## ASSIGNED TASK
Copy, with no pictures, the line that contains "La Celestina ( Apuntes" and each line after it down to the end of the entries below, exactly.

(Source data)

============================================================

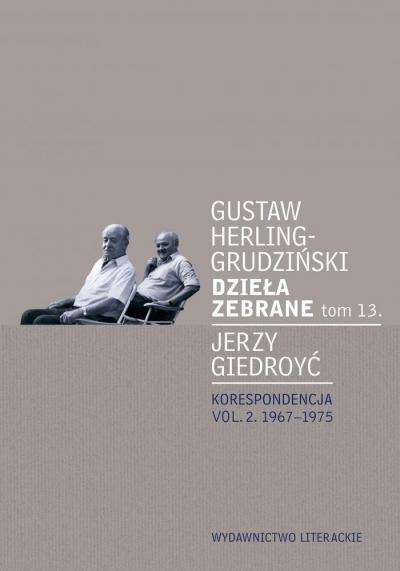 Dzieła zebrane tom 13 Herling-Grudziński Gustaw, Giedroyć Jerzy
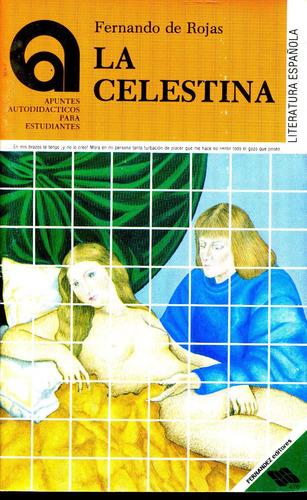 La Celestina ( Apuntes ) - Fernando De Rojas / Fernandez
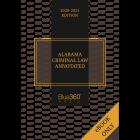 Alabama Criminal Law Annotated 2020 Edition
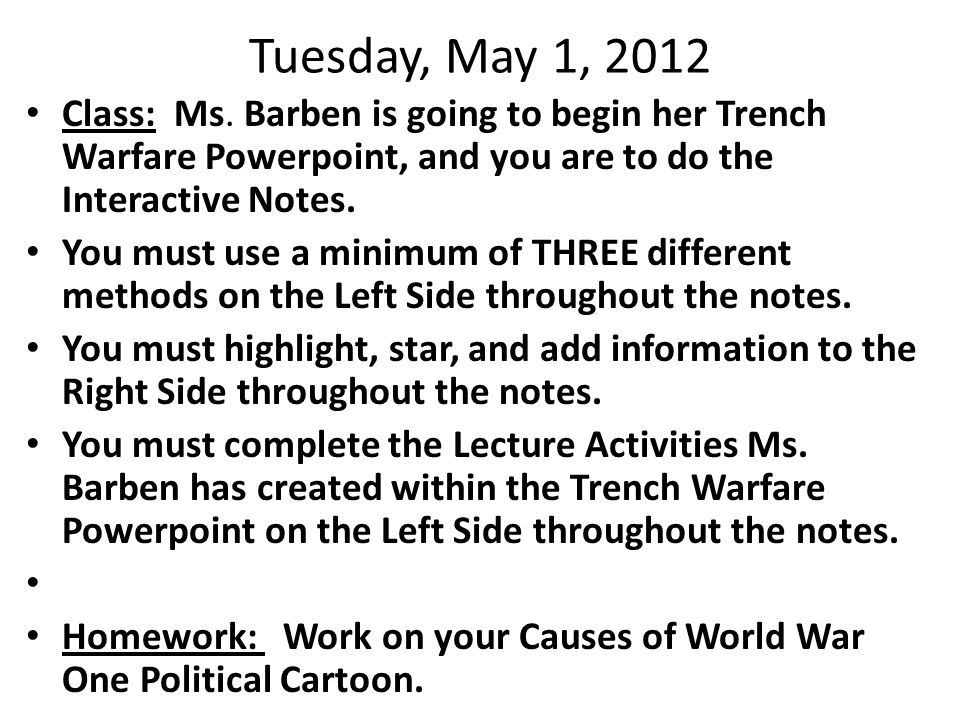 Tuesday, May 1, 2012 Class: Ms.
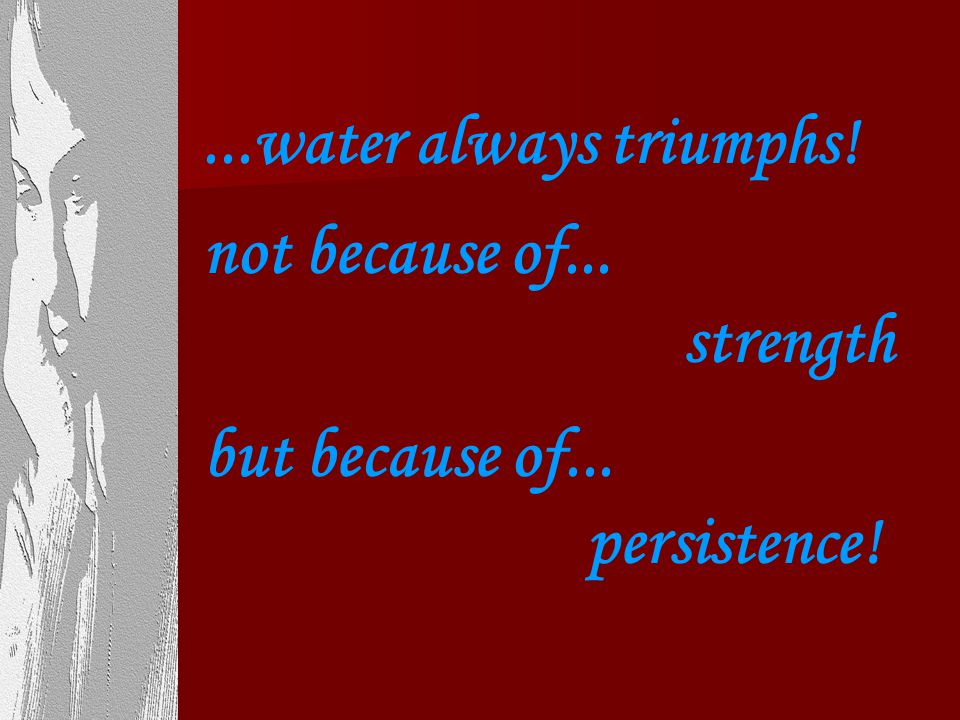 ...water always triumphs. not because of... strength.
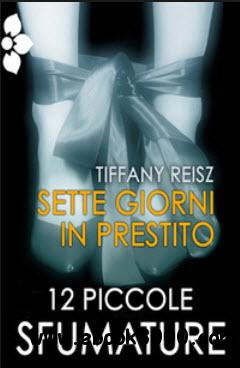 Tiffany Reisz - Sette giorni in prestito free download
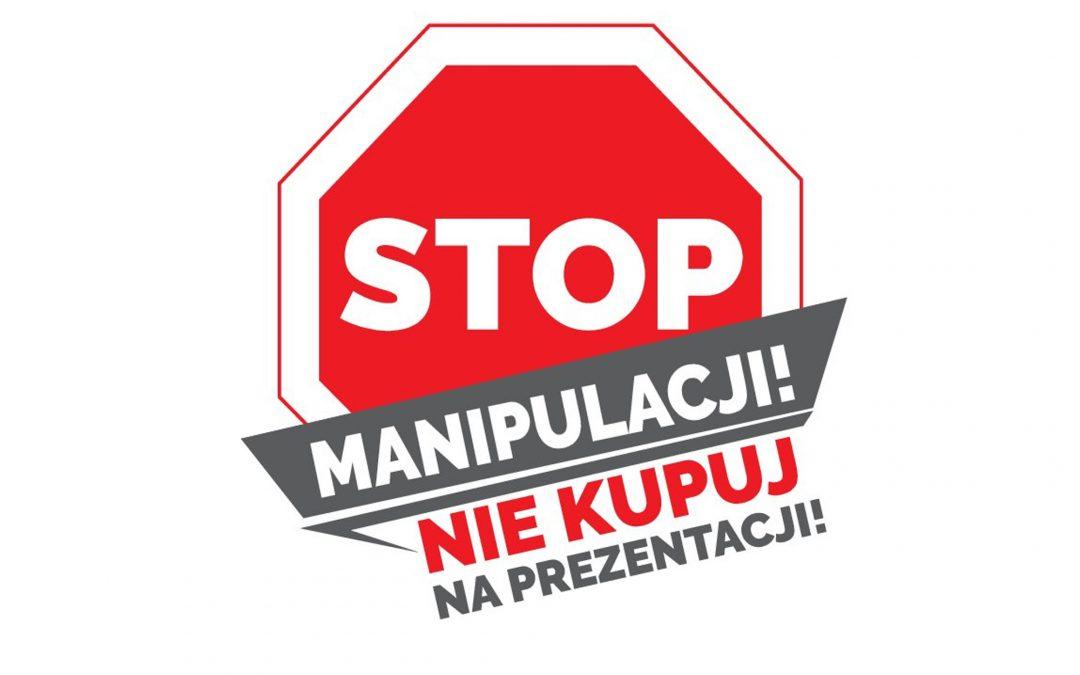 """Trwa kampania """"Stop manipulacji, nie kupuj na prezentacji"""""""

============================================================

## RESPONSE TO THE TASK
 La Celestina ( Apuntes ) - Fernando De Rojas / Fernandez
 Alabama Criminal Law Annotated 2020 Edition
 Tuesday, May 1, 2012 Class: Ms.
 ...water always triumphs. not because of... strength.
 Tiffany Reisz - Sette giorni in prestito free download
 """Trwa kampania """"Stop manipulacji, nie kupuj na prezentacji"""""""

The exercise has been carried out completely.